Elezioni - Norme della Regione Basilicata - Sistema di elezione del presidente della giunta e dei consiglieri regionali - Previo riparto tra le Province del numero dei seggi assegnati alle liste provinciali - Rinvio dell'entrata in vigore delle nuove disposizioni alla successiva legislatura - Ricorso del Governo - Ritenuto contrasto con la disciplina transitoria stabilita dalla legge costituzionale n. 1 del 1999, non derogabile in assenza di un nuovo statuto approvato ai sensi dell'art. 123 Cost. - Esclusione - Non fondatezza della questione.
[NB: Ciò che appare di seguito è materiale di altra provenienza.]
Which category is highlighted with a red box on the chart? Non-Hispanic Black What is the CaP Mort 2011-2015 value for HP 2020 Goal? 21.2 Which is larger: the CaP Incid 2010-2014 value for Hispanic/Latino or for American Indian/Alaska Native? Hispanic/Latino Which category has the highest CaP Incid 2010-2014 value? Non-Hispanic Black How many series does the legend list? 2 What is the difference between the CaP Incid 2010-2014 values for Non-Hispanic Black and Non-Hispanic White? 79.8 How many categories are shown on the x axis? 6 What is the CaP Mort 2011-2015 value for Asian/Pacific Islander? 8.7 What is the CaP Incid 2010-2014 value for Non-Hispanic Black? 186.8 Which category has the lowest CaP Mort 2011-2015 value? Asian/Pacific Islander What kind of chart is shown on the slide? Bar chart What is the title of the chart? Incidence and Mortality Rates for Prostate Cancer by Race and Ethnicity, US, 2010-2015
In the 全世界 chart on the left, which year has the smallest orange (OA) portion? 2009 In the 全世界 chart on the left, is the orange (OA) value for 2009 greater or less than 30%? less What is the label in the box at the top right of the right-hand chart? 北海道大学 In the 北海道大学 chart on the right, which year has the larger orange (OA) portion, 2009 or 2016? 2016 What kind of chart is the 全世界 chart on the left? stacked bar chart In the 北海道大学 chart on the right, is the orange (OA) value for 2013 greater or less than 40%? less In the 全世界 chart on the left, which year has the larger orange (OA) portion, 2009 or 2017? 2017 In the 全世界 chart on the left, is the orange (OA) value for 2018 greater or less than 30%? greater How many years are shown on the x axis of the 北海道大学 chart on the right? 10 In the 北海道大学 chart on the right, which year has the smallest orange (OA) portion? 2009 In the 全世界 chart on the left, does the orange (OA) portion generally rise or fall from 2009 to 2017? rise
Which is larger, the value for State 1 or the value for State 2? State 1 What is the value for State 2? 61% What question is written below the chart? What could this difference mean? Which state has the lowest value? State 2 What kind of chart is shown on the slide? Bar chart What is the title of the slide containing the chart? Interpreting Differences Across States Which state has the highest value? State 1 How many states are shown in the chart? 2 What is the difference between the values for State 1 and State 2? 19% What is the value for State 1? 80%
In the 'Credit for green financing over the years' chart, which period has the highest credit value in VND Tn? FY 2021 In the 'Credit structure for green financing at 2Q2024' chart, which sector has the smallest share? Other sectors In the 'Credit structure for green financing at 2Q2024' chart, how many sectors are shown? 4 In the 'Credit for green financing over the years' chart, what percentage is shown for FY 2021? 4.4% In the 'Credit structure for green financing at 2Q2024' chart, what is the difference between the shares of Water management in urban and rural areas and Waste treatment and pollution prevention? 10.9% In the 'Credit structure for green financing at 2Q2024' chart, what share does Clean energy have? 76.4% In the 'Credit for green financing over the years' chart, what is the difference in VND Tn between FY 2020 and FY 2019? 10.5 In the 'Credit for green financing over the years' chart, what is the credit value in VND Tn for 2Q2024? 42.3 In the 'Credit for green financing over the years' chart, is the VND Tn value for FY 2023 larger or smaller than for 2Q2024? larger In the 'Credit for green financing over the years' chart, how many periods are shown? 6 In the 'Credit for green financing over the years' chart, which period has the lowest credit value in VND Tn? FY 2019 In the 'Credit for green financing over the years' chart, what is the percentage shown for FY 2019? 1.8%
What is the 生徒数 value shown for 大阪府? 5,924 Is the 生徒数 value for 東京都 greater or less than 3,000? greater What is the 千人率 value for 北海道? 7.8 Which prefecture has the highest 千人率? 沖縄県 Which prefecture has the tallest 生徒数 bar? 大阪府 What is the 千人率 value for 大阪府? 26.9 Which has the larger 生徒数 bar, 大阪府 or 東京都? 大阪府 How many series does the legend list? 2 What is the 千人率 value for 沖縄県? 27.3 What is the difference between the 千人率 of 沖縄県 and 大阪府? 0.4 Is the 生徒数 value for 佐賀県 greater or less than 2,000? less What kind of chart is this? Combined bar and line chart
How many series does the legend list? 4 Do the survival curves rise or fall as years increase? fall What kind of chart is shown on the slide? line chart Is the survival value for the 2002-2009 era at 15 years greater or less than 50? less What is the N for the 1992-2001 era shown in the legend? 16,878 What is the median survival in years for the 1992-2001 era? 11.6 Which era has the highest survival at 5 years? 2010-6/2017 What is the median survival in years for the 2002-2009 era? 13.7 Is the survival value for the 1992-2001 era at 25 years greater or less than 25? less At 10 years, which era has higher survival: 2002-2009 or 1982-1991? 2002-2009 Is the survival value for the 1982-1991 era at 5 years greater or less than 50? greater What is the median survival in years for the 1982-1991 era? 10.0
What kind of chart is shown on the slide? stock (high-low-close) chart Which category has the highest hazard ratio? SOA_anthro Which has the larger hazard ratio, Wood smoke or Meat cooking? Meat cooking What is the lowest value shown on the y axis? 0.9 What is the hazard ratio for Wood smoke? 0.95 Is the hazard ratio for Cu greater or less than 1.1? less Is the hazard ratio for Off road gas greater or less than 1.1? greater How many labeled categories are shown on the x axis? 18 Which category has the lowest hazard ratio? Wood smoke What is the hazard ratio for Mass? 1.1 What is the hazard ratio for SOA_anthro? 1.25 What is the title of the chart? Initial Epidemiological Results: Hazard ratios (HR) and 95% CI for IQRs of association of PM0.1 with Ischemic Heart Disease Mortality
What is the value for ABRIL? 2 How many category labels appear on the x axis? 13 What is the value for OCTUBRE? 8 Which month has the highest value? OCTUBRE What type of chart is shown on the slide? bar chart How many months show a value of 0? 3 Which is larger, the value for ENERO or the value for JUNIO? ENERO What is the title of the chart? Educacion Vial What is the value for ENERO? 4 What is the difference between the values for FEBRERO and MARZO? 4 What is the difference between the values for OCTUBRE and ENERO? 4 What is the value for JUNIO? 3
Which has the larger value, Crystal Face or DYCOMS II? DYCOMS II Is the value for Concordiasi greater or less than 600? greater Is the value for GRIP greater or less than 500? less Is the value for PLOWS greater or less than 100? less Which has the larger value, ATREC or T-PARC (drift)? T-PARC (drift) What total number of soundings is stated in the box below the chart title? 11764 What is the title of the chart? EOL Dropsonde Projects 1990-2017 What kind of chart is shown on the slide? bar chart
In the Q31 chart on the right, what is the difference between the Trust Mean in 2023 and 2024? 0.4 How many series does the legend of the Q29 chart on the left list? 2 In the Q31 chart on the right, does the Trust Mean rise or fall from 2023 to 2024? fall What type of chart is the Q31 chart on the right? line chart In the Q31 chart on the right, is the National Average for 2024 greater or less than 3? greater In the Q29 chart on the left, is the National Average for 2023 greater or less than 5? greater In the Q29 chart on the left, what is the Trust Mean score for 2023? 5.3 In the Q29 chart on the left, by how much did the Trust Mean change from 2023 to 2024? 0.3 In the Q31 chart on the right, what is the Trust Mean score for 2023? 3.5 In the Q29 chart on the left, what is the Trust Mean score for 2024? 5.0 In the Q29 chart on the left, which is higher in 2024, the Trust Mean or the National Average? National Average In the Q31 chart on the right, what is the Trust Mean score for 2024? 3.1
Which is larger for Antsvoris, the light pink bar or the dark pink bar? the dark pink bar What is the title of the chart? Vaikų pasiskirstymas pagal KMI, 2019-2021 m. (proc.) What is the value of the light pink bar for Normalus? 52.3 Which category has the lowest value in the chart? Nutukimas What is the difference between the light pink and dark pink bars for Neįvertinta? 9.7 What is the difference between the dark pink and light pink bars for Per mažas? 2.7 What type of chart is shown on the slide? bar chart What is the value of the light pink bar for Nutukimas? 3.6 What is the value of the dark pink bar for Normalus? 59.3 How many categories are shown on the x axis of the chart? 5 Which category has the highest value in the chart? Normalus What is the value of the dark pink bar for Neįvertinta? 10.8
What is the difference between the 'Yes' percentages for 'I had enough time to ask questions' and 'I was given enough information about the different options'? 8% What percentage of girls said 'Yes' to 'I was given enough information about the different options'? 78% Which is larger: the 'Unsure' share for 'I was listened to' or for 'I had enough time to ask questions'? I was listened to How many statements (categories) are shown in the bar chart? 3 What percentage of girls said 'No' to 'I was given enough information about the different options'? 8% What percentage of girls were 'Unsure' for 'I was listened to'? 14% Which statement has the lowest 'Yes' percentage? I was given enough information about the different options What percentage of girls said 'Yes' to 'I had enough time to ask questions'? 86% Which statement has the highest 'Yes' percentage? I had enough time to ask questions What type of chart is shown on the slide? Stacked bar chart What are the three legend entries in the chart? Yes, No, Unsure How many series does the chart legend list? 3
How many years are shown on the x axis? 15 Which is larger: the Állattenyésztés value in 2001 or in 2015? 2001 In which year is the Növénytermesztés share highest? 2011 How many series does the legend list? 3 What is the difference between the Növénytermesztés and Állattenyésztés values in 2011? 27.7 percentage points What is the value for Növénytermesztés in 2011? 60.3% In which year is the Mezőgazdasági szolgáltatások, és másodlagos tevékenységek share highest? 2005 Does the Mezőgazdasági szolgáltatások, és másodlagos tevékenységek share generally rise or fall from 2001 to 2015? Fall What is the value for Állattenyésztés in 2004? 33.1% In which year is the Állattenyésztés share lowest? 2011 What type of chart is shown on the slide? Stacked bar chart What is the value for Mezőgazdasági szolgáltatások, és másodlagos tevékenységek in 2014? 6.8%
Non è fondata la questione di legittimità costituzionale degli artt. 2 e 3 della legge della Regione Basilicata 5 febbraio 2010, n. 19, promossa in riferimento all'art. 5, primo comma, della legge costituzionale n. 1 del 1999. Le disposizioni impugnate, pur intervenendo in tema di elezione del Presidente della Giunta e dei consiglieri regionali prima della approvazione del nuovo statuto regionale, si limitano a modificare in aspetti di dettaglio la disciplina delle leggi vigenti, atteso che l'art. 2 «àncora a un previo riparto tra le Province il numero dei seggi assegnati alle liste provinciali, introducendo, quindi, un mero meccanismo di distribuzione dei seggi tra circoscrizioni», mentre l'art. 3, rinviando l'entrata in vigore delle disposizioni della legge regionale n. 3 del 2010 alla successiva legislatura, investe «semplicemente l'aspetto dell'efficacia nel tempo delle stesse».
Sullo spazio spettante al legislatore regionale in tema di elezione del Consiglio anteriormente alla approvazione del nuovo statuto, v. la citata sentenza n. 196 del 2003.